Cuisine under siege – a taste of life in Gaza - Monocolumn | Monocle

Monocolumn

A daily bulletin of news & opinion

15 February 2011

Think of Gaza, and what comes immediately to mind is unlikely to be the fragrance of slow-stewed shrimp with tomato, garlic and dill, or the taste of sour plum jam on freshly home-baked bread. But journalists Laila el-Haddad and Maggie Schmidt want to change this, and show the outside world that there’s a delicious, rich life in Gaza beyond siege and conflict. They have spent the last year chronicling the culinary history of this tiny strip of land, revealing through daily routines of cooking and eating what they say is a microcosm of the Palestinian narrative of displacement and resilience. Their forthcoming book is part anthropological study, part social history, lavishly illustrated with photographs and family narratives. There might be recipes in The Gaza Kitchen, but “this is not just a cookbook,” says el-Haddad firmly. “It’s about a claim to identity and homeland, documenting our history. This is a culinary art book.”

Because of Gaza’s relative isolation – even before the siege imposed by Israel in 2007, following the Hamas take-over – food traditions in this narrow strip of land, just 18 miles long and five miles wide, remained preserved and protected from outside influence.

The result is a piquant, spicy-sour cuisine dominated by notes of chilli, garlic, cumin, dill “and a spice – ub’in [locust eye] – that I think you can only get there”, says el-Haddad, who now lives in Columbia in the US with her husband and two children.

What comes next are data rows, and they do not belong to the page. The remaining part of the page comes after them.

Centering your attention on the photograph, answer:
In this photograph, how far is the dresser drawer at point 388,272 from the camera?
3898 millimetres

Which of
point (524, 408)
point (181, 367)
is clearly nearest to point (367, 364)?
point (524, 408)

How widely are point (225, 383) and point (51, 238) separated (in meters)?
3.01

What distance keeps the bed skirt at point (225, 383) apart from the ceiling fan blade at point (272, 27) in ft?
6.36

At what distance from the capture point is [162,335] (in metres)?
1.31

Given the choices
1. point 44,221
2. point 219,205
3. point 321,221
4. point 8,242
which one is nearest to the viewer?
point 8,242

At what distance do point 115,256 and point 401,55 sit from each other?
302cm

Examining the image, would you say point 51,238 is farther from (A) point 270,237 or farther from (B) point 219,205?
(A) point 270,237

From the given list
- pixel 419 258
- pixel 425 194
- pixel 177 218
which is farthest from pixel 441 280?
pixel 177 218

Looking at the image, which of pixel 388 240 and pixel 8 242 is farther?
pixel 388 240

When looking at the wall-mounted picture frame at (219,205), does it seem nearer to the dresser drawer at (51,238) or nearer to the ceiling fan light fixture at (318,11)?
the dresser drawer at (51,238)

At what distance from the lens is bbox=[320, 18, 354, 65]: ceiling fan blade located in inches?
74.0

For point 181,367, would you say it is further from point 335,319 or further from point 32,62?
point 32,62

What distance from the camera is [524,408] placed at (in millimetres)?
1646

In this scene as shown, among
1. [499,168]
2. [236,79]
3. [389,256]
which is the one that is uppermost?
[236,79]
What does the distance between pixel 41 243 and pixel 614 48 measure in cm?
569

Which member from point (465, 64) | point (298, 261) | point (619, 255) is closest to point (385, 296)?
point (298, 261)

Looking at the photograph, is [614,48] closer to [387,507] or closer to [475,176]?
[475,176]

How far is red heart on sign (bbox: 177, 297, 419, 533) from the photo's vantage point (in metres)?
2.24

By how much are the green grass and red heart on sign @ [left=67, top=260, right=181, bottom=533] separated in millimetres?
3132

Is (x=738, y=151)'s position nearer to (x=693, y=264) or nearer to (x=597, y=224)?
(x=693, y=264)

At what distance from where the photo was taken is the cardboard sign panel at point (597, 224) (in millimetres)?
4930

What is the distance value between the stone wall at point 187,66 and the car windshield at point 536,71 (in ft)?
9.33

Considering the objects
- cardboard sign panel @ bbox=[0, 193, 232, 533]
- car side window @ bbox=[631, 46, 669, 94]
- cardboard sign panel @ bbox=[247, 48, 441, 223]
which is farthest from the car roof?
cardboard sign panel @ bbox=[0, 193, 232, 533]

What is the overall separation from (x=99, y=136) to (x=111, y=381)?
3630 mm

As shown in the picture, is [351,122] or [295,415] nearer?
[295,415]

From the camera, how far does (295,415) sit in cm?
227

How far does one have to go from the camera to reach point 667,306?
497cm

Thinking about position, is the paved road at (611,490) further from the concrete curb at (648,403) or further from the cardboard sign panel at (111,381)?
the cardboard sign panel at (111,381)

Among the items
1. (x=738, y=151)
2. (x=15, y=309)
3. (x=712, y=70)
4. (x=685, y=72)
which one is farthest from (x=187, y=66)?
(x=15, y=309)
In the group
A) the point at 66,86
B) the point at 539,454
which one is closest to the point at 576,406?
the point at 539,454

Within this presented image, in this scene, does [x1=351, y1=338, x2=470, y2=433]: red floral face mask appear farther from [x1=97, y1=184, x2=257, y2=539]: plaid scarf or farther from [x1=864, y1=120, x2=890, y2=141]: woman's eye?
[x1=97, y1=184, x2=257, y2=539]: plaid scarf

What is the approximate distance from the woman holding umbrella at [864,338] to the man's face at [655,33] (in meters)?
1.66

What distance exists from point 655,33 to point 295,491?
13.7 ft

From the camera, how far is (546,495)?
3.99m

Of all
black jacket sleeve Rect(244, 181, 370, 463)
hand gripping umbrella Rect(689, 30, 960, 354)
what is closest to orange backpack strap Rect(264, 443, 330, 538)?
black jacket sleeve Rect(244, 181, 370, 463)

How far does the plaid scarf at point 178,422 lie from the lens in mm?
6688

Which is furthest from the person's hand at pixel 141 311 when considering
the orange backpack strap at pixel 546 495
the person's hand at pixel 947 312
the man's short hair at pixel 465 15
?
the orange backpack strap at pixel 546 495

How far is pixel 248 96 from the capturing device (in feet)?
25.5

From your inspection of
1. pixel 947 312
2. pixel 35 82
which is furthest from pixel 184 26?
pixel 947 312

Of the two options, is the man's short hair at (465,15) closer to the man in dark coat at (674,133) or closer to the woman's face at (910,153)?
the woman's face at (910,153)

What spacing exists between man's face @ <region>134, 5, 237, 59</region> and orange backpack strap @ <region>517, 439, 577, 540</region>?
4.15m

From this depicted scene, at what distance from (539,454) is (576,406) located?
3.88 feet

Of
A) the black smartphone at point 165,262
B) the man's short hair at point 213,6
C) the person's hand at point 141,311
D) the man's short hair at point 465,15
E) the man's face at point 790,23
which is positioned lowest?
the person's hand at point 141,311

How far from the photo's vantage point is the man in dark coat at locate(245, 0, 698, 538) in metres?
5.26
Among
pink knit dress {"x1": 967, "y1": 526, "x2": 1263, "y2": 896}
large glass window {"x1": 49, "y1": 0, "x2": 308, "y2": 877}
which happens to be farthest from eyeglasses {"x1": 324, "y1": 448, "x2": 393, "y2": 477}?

Other Gazan specialities include dagga, a fiery sauce of crushed red chillies, garlic, chopped fresh dill and olive oil, seasoned with fresh lemon juice and served alongside every Gazan meal. Or sumaggiya, in which purple sumac seeds are soaked in water, then thickened with tahini, before being added to a stew of beef, chard and chickpeas spiced with dill seed and the ubiquitous chilli.

But in Gaza, everything is political. According to the UN, access to agricultural lands and fishing waters has been severely restricted due to the imposition of security buffer zones. The siege imposed by Israel following the Hamas takeover had its own impact on the Gaza kitchen. For four years, Israeli cited security fears as the logic behind the tight restrictions on goods allowed to enter the Strip – including at one point, most notoriously, coriander. Everything was available smuggled through the thousands of tunnels, of course – but at a price. Gazan ingenuity kicked in. Beef was replaced by lamb in many traditional recipes – apparently, lambs are easier to bring through the tunnels than calves, which tend to panic – and a severe shortage of cooking gas meant many families set up their own traditional wood-fired tabun ovens to cook bread.

Israel has eased the restrictions on food and other imports following the Turkish flotilla fiasco last year, in which nine activists were killed trying to enter Gaza. “But that’s not what the siege is about,” says el-Haddad. The Gaza economy is still in a dire state, and ongoing travel restrictions meant the comforts of home and kitchen are as central as ever. “The culinary history of Gaza shows so much about the situation, even from the 1948 exodus,” says el-Haddad. “And we hope people come away with an understanding of life in Gaza through these everyday rituals.”